Maranax canta esta noite na Trienal

O cantor e compositor André Manuel “Maranax” actua amanhã, às 20h00, no palco  Ngola do Palácio de Ferro, sede da III Trienal de Luanda, com um reportório do qual constam temas de Artur Nunes, Artur Adriano, Tony do Fumo, Sofia Rosa, Óscar Neves e os da sua autoria.
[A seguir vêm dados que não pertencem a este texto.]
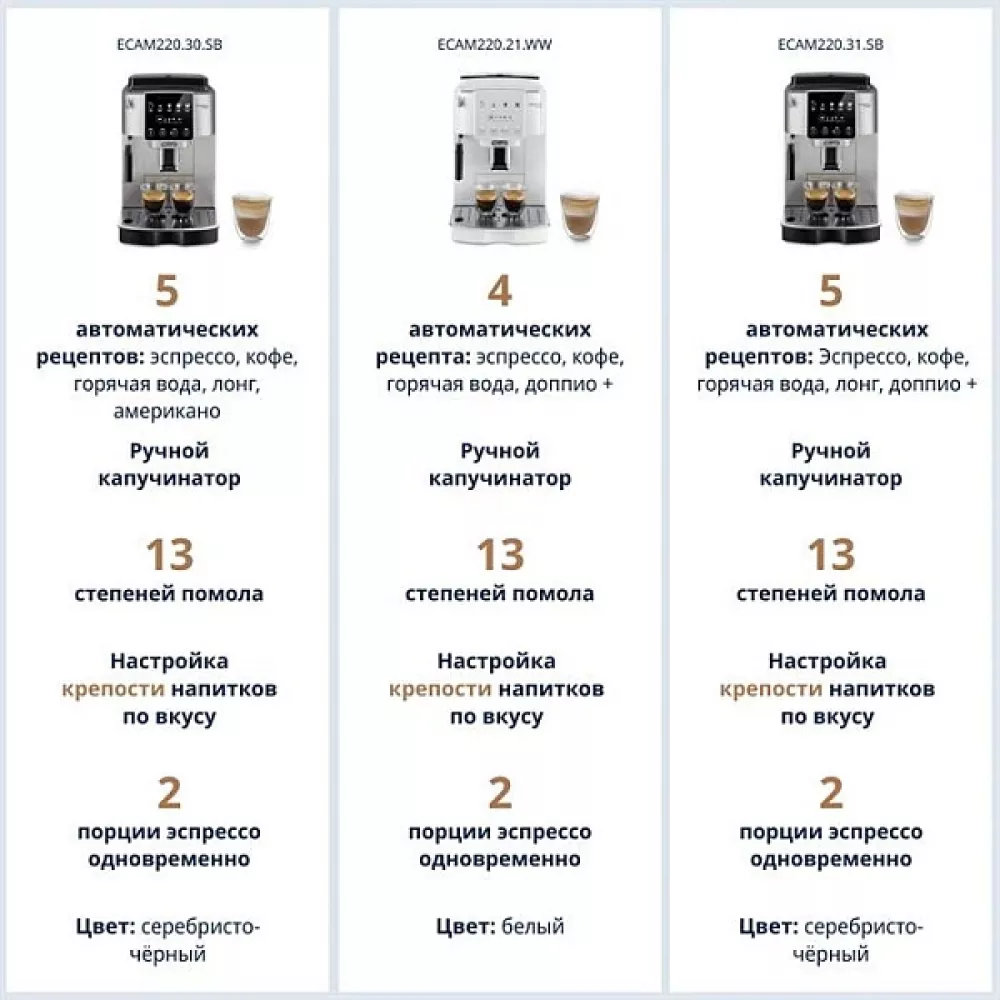 ECAM220.30.SB

5

автоматических рецептов: эспрессо, кофе, горячая вода, лонг, американо

Ручной капучинатор

13

степеней помола

Настройка крепости напитков по вкусу

2

порции эспрессо одновременно

Цвет: серебристо-чёрный

ECAM220.21.WW

4

автоматических рецепта: эспрессо, кофе, горячая вода, доппио +

Ручной капучинатор

13

степеней помола

Настройка крепости напитков по вкусу

2

порции эспрессо одновременно

Цвет: белый

ECAM220.31.SB

5

автоматических рецептов: Эспрессо, кофе, горячая вода, лонг, доппио +

Ручной капучинатор

13

степеней помола

Настройка крепости напитков по вкусу

2

порции эспрессо одновременно

Цвет: серебристо-чёрный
Músico vai interpretar temas de vários artistas
Fotografia: Domingos Cadência|Edições Novembro


À Maranax (voz e guitarra ritmo), vão  juntar-se Lucas Miguel (voz e guitarra solo), José Nzunza (voz e contra ritmo), Namanga de Deus (voz e teclado), Matias dos Santos(guitarra baixo), José Frederico (bateria), Simão Kitoco (congas), Suzana Gama e Maura Cravide (coro).
Maranax fez parte, em 1980, do período áureo dos cantores infantis da Rádio Nacional de Angola (RNA), época em que ficaram conhecidas as canções “Macaco Roeu a Corda”, “Futuro da Nação”, “Carrossel” e outras. O contacto com a música começa no Huambo, em 1977, na banda infantil da Organização dos Pioneiros Angolanos (OPA) e subiu ao palco pela primeira vez, em 1983, quando venceu o concurso “Piô piô” da RNA, aos 13 anos.
Em 1994 gravou o sucesso “Amélia fofoqueira”, tema que veio a ser regravado, no CD “Marútcha”, editado em 2011. Neste álbum encontramos “Titia Nginga”, “Estou cansado”, “Marútcha do Marana”, “Maldade há pra burro”, “A farra do assobio”, “Fofazuda”, “Pobre coração”, e “Optimista” tema que contou com a participação de Mamborro. Refira-se que Maranax actuou no dia 30 de Janeiro de 2016 na Trienal de Luanda com a  Banda Ocasião.

Filme sobre khoisans

Um documentário, da realizadora Marisol Kadiegi, que revela o quotidiano de um dos mais antigos grupos étnicos a habitar o continente berço, é exibido amanhã, às 20h00, na tela da III Trienal de Luanda.
Considerado como um dos povos mais antigos do continente, os khoisans, também conhecidos como bosquímanos ou sekele, habitam no sudoeste de África.
Em Angola, especificamente, encontram-se localizados a sul do país, ocupando as províncias do Cunene e da Huíla. Estes nómadas andam longas distâncias em busca de água, permanecendo por um determinado período de tempo, mas nunca para sempre. Esses e outros hábitos e costumes são retratados neste documentário de 50 minutos, realizado por Marisol Kadiegi e produzido pela Televisão Pública de Angola.
A documentarista, natural da província do Cuanza Norte, é licenciada em Comunicação Social, com habilitação em Jornalismo pelo Instituto Educacional Superior de Brasília, no Brasil, e pós-graduada em História Cultural, Identidade, Tradição e Fronteiras, pela Faculdade de História da Universidade de Brasília. Realizadora na Televisão Pública de Angola (TPA), Marisol é, também, docente universitária na Universidade Independente de Angola.
“Carnaval - 30 anos de liberdade”, “Zungueira - a força que nunca cansa”, “Xinguilamento - a força dos ancestrais”, “Entre o rosto e o rasto na alma dos khoisans do Cunene”, “Valeu”, “Nós somos - trajectória de uma nação”, “A vida no planeta”, “7MNA (7 maravilhas Naturais de Angola)” e “Angola hoje” são alguns dos trabalhos realizados e co-realizados por Marisol Kadiegi, produzidos e exibidos pela Televisão Pública de Angola.